Highlighting the role of inflation in the decline in patronage for the short tenured NTBs, Peter Elege, Managing Director, PFI Capital, said: “The yield curve in recent months has largely steepened as investors are looking for rates to hedge the current inflation rate, hence, shifting focus towards the long end of the curve (longer-tenured bills and bond market with higher returns).

“Investors have reduced taking long position in treasury bills as a result of their expectations of increased yields on the back of rising inflation.”

He also highlighted the impact of the liquidity mop up activities of the CBN, saying: “Significant activities will occur at the short end of the curve (NTB) when there is much liquidity in the market or higher/increasing rates.

“Unfortunately, none of these exists at the moment, as the liquidity is being dampened by a lot of CRR (Cash Reserve Requirements) debits alongside simultaneous auction occurrences, resulting in available funds being directed towards the long end of the curve as seen in the auction result of May 26, 2021 where 91-day and 182-day bills posted subscription rates of 20 per cent and 30 percent while that of the longer-tenured bill was oversubscribed by 140 per cent in line with the recent trends at recent NTB auctions.

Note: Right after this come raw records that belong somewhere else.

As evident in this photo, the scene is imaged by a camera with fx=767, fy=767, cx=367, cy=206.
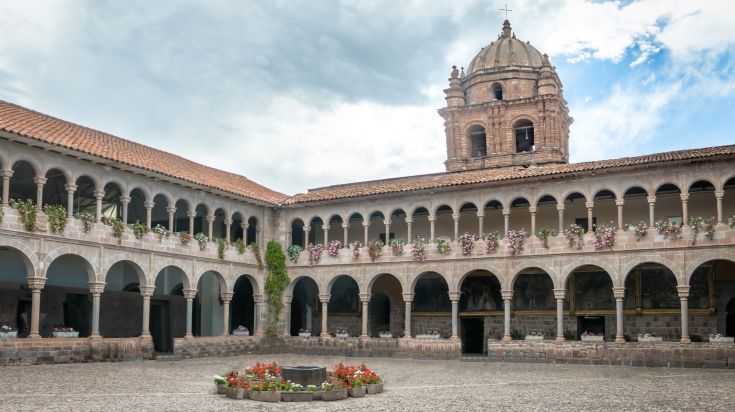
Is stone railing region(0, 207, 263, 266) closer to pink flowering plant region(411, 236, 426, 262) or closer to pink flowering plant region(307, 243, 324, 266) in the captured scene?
pink flowering plant region(307, 243, 324, 266)

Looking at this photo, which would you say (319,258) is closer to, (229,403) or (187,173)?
(187,173)

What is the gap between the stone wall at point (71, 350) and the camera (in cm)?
2155

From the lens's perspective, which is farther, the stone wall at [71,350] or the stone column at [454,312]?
the stone column at [454,312]

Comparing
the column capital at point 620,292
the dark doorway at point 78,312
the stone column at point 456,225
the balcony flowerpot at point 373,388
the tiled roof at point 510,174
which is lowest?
the balcony flowerpot at point 373,388

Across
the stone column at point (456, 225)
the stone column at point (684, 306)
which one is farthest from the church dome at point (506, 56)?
the stone column at point (684, 306)

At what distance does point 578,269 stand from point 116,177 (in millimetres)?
16688

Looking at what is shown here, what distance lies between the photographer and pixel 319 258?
31.6 m

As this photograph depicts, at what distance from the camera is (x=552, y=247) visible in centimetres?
2703

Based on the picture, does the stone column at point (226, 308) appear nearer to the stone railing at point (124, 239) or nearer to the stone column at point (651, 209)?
the stone railing at point (124, 239)

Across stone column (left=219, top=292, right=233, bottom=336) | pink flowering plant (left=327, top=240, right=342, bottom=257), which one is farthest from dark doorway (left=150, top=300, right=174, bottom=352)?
pink flowering plant (left=327, top=240, right=342, bottom=257)

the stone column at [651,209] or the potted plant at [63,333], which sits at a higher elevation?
the stone column at [651,209]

“Additionally, the reason behind the decline could largely be attributed to the Special Bills released in March 2021, which was trading at circa six percent (6%) for a similar tenor with that of NTB.

Special Bill is currently trading at approximately 8% for a 90-day tenor when compared to the 90-day Treasury Bill at circa 2.5% interest rate.”

2021 year-end outlook

On the outlook for patronage for NTBs in the remaining period of the year, Elege stated: “As long as the monetary policy remains the same, we expect this trend to continue over the short term.”

Chinwe Egwim similarly stated: “A reversal (in the decline trend in patronage for NTBs) is only likely if the stop rates on the short and mid-end of the NTB curve increases, similar to those at the longer-end.

This, according to Ayodeji Ebo may not happen. “While we expect the liquidity level to improve in the second half of the year but we do not anticipate any significant increase in interest rates (on NTBs)”, he said.